Large employers may be subject to two penalties under the employer mandate, one strong and one weak. The ultimate smack-down penalty is a $2,000 fine per worker for every worker after the 30th employee if an employer does not provide any health benefits. Meanwhile, the slap-on-the-wrist penalty occurs when an employer does offer coverage, but the firm either does not cover 60 percent of the employee’s costs or requires the employee to pay a contribution that exceeds 9.5 percent of his income. In these situations, an employer is fined $3,000 per worker, but only for those who choose to purchase subsidized private coverage on the health insurance marketplace.

Reinsurance Tax — The reinsurance tax applies to any company that provides health insurance (big businesses, labor unions, insurance carriers). It is a $63 fee assessed on not just every worker or individual, but dependents as well. Because of this, The Wall Street Journal refers to the “reinsurance tax” as the “belly-button tax.”

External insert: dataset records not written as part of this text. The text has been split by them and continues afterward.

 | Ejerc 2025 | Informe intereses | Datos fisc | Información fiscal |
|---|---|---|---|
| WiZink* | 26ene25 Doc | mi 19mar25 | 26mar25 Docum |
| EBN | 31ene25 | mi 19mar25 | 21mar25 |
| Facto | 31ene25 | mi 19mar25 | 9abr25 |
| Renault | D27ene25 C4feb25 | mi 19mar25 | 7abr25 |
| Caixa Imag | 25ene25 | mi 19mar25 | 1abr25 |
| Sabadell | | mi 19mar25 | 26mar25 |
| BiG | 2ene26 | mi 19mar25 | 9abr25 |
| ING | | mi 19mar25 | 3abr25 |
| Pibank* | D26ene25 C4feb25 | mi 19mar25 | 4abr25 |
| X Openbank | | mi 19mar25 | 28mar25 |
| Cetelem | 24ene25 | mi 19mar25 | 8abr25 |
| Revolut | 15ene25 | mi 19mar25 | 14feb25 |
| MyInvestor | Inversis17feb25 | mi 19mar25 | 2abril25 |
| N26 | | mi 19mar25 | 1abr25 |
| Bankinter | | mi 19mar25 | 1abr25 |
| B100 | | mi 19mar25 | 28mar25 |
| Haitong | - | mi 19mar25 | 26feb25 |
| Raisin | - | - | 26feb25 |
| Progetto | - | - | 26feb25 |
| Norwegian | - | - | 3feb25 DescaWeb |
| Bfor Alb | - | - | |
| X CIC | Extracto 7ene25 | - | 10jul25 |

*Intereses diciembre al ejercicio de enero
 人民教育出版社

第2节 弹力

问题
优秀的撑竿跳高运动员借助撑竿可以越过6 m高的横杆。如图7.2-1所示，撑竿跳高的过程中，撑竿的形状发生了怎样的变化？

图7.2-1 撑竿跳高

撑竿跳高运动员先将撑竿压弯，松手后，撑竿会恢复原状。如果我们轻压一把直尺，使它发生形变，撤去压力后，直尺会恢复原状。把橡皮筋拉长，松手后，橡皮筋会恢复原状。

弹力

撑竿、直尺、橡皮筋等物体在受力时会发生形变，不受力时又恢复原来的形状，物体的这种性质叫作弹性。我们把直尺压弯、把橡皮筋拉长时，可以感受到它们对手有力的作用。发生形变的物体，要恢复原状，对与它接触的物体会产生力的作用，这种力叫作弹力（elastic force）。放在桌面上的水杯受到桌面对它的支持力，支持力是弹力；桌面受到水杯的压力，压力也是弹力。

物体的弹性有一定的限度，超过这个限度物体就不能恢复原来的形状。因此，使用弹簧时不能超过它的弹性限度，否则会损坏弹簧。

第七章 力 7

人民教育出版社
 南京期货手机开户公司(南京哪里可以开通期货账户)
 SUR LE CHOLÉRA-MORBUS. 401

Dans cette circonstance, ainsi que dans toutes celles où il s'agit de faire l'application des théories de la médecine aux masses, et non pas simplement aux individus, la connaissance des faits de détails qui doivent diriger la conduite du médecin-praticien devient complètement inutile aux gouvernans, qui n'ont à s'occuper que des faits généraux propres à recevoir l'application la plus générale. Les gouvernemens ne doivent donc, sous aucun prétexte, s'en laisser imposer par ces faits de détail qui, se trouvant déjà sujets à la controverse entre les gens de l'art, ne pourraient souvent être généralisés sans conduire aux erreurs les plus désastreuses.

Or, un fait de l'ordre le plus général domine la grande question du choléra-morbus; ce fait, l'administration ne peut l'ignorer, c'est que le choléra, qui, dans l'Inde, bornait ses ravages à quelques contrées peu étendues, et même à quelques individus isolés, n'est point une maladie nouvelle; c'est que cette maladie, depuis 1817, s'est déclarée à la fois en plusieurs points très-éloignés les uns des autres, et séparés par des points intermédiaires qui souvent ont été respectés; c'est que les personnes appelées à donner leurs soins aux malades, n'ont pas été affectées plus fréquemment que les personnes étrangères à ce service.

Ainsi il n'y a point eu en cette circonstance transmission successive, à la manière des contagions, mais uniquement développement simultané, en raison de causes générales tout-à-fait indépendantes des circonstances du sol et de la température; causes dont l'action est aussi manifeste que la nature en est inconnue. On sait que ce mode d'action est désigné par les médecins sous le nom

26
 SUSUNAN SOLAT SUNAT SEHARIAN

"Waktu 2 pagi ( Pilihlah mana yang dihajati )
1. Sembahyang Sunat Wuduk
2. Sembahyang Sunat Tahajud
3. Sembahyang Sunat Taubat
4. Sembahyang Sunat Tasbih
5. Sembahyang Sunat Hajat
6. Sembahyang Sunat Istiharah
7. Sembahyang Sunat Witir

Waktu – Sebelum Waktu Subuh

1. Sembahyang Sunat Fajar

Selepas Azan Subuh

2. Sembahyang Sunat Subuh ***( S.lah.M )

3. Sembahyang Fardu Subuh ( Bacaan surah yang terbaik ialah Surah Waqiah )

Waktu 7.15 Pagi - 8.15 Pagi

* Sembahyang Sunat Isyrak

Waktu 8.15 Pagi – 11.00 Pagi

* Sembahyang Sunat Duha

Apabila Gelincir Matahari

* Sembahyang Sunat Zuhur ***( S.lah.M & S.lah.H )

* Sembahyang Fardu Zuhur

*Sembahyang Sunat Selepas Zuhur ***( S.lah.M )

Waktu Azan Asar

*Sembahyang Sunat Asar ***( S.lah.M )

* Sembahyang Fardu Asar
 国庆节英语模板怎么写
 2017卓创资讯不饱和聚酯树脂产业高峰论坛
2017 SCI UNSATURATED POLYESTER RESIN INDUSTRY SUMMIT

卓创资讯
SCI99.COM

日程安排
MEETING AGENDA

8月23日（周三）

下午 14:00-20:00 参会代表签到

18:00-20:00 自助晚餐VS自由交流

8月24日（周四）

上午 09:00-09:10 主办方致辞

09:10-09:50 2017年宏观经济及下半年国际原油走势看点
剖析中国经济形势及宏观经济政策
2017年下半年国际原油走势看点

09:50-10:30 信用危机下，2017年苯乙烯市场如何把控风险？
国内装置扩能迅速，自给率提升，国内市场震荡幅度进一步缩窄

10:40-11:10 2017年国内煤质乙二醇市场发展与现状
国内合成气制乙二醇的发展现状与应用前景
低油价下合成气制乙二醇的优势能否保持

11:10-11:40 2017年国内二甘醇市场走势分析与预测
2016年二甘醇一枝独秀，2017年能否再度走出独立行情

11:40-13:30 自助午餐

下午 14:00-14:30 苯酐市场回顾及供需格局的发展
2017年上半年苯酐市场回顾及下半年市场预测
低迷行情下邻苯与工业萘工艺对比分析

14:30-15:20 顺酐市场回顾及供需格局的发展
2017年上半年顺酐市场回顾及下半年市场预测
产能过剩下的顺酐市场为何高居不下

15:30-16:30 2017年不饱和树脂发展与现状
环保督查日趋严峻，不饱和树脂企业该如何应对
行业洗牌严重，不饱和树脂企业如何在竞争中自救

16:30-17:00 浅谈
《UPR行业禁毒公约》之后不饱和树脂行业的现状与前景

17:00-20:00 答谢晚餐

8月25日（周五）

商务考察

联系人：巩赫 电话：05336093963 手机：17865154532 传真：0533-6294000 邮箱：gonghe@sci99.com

The reinsurance tax has a lifespan of three years and is supposed to kick in at the start of the new year. The majority of the estimated total of $25 billion it will raise will be designated as a fund for individual insurers to offset the cost of high-risk individual policyholders both on and off the exchanges. It will also serve as a pain reliever for these insurance companies when young and healthy invincibles refuse to sign up for costly health plans.

High-risk individual policyholders will therefore benefit at the extra expense of those who do not even participate in the individual marketplace, such as small businesses, large businesses, and the self-insured.

Health Insurance Tax — Unlike the Patient Protection and Affordable Care Act, HIT will live up to its name, in which consumers will take a direct one to the wallet. The tax kicks off in 2014, when insurers catering to the individual and small group markets will have to pay an annual fee to the federal government. This fee is conditional upon the insurer’s share of the market and will be collected based on a fixed structure:

What this really means is that the cost to insurers will be passed along to consumers. Blue Cross and Blue Shield of North Carolina states:

Because the new fees are non-deductible, BCBSNC will have to use an estimated $107.5 million of premiums in 2014 to cover the amount for which we are responsible. To generate that $107.5 million in new revenue, premiums for BCBSNC insured customers would increase by up to an additional 3.0 percent — or a few hundred dollars a year for a typical North Carolina family.
Meanwhile, Politico says:

Nonpartisan federal experts estimate that the tax will be 2 percent to 2.5 percent of premiums to which it applies. That’s about $360 for a family plan in 2016 — or $30 per month, according to the Joint Committee on Taxation. Bills in the House and Senate would repeal the tax, which would collect $8 billion next year. The House bill has enough support to pass.

Obamacare certainly rains, not reins in, burdensome taxes.

Katherine Restrepo is Health and Human Services Policy Analyst for the John Locke Foundation.